The Degrees of the Scottish Rite Consistory
The Consistory Degrees are very different from all the preceding degrees. They attempt to illustrate the creation of the ideal balance between the spiritual and the temporal.
In the Orient of the District of Columbia, these degrees are conferred by Albert Pike Consistory.
31° – Inspector Inquisitor
The title of this Degree conveys the thoughts of self-examination. Every man, and more especially every Mason, should meditate prayerfully and soberly on his thoughts and acts of the day. The wrongs of today must not be repeated on the morrow, for each day should add some light and truth for our guidance for the next, and then as time goes by, our characters should be so far above reproach, so filled with the love of our fellowman, that the world would instinctively say: “There is a good man, for he is a Mason.” To correct the faults of others, to admonish with love and forbearance, is a duty we owe each other, but never to judge, for that is a divine prerogative alone.

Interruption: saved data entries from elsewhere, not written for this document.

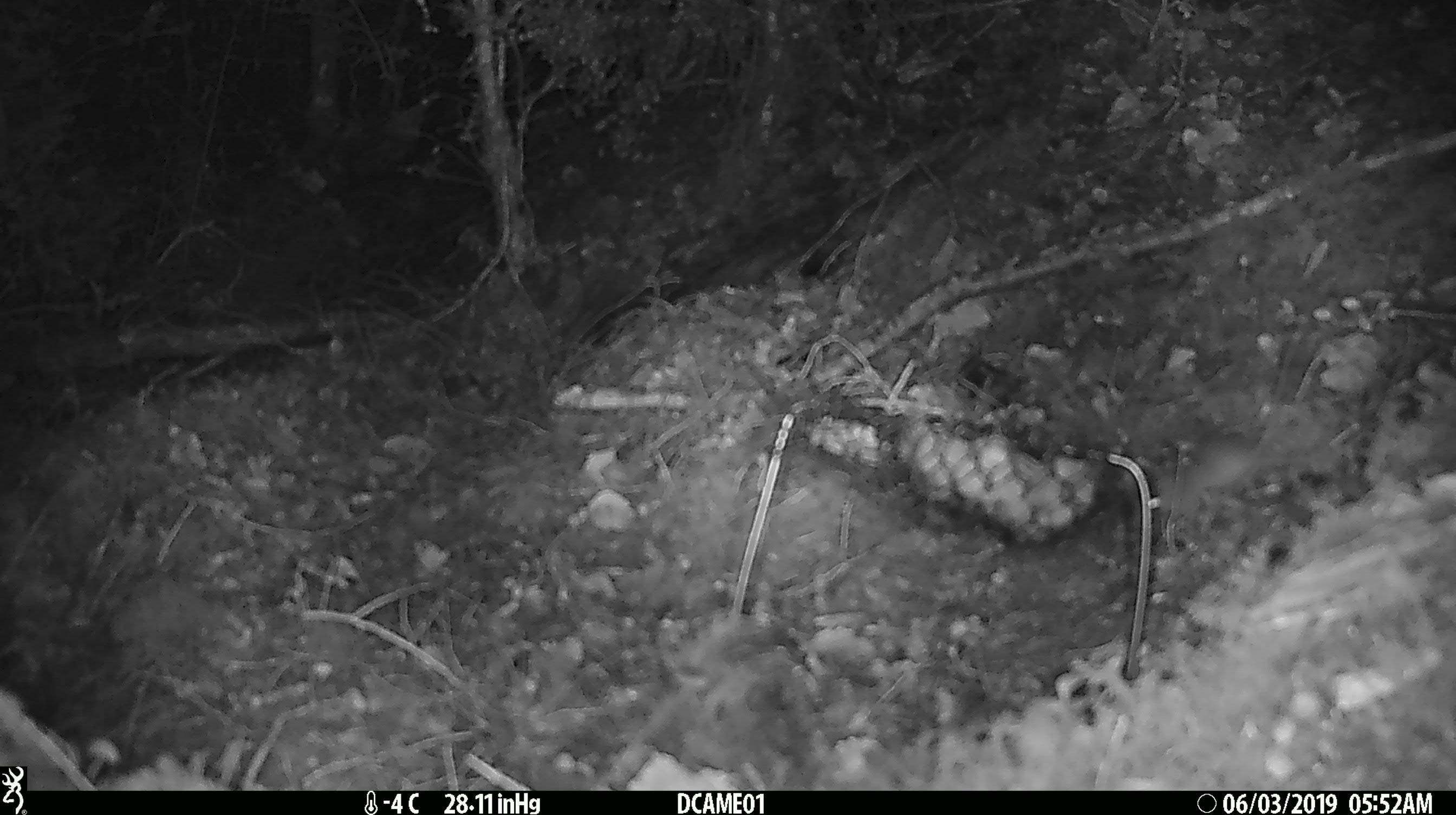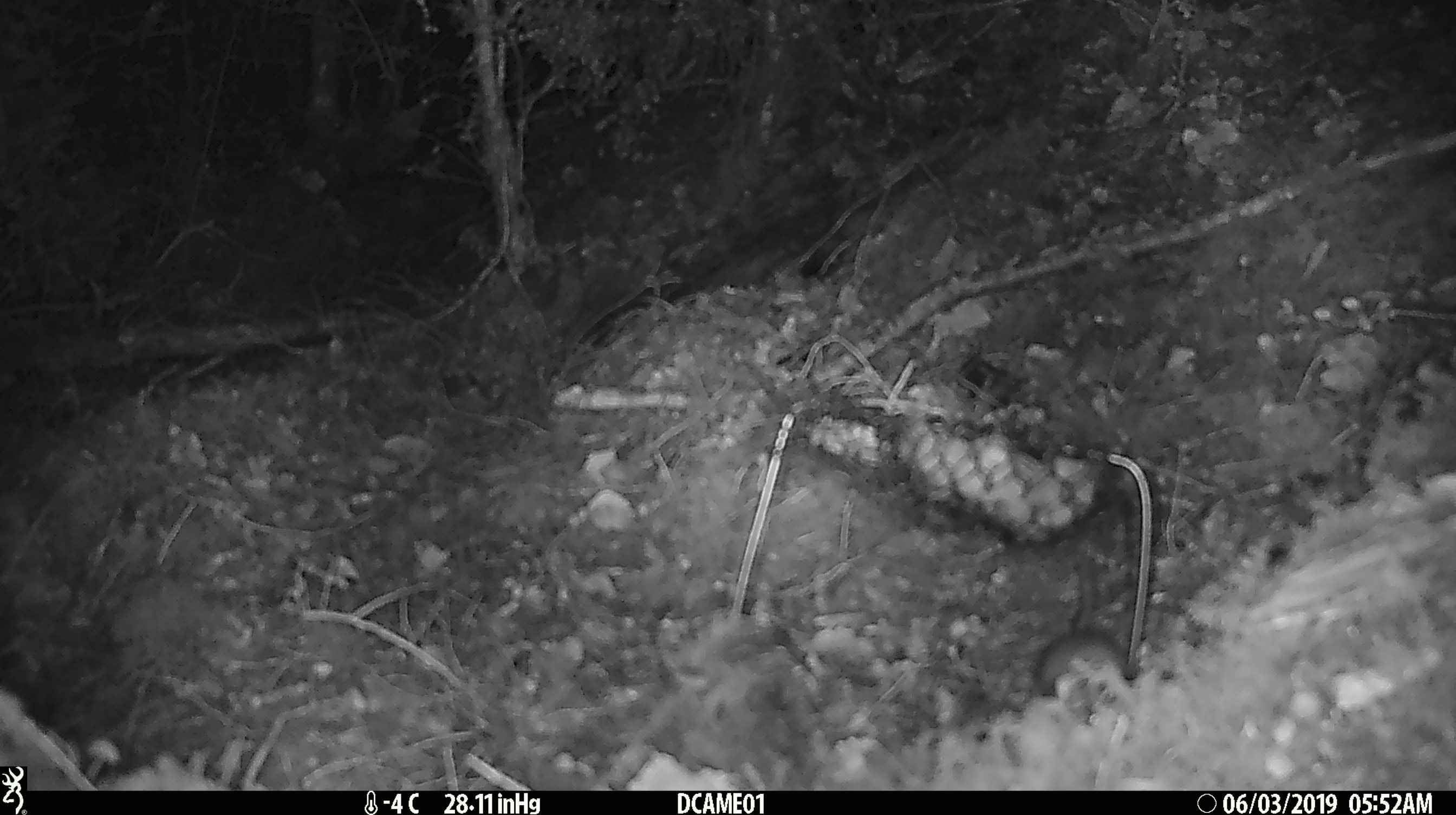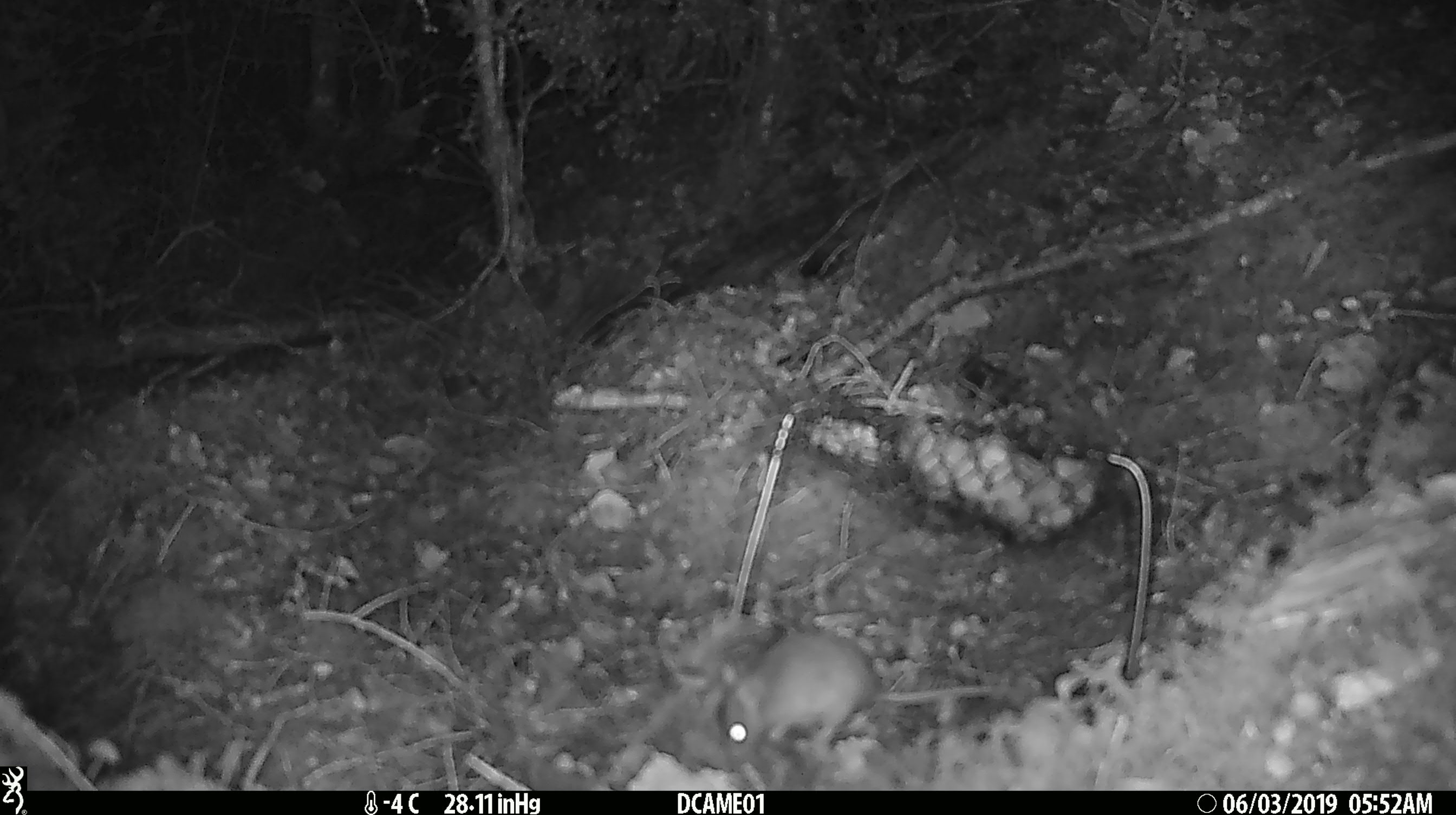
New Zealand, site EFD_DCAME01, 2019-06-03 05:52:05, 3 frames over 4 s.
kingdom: Animalia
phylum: Chordata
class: Mammalia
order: Rodentia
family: Muridae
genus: Mus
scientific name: Mus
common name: mouse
Mouse (Mus).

32° – Master of the Royal Secret
In this degree the crowning point is reached by those who have studied and thought. The Royal Secret, like the occult science of the ancients, is concealed even here – but remember, “Faith begins where Reason sinks exhausted.” Magic, contrary to the belief of many, is but the absolute science of nature and its laws, hence the Star of Hope shines for us as truly as it did for the Wise Men of the East two thousand years ago. Today, as in the first days of the creation, the universal equilibrium still retains its predominant position in the eternal plan of the Omnipotent. Good and evil, right and wrong, justice and mercy, attraction and repulsion balance each other to teach us to remember ourselves as immortal souls, retaining for each other respect and charity and remembering always that each is slowly climbing to that state of perfection, the final goal of all. “Be sovereign over yourself, be neither intoxicated by success nor depressed by defeat. You must not usurp in order to be enabled to punish usurpation nor must you hate error so much as not to love mankind.”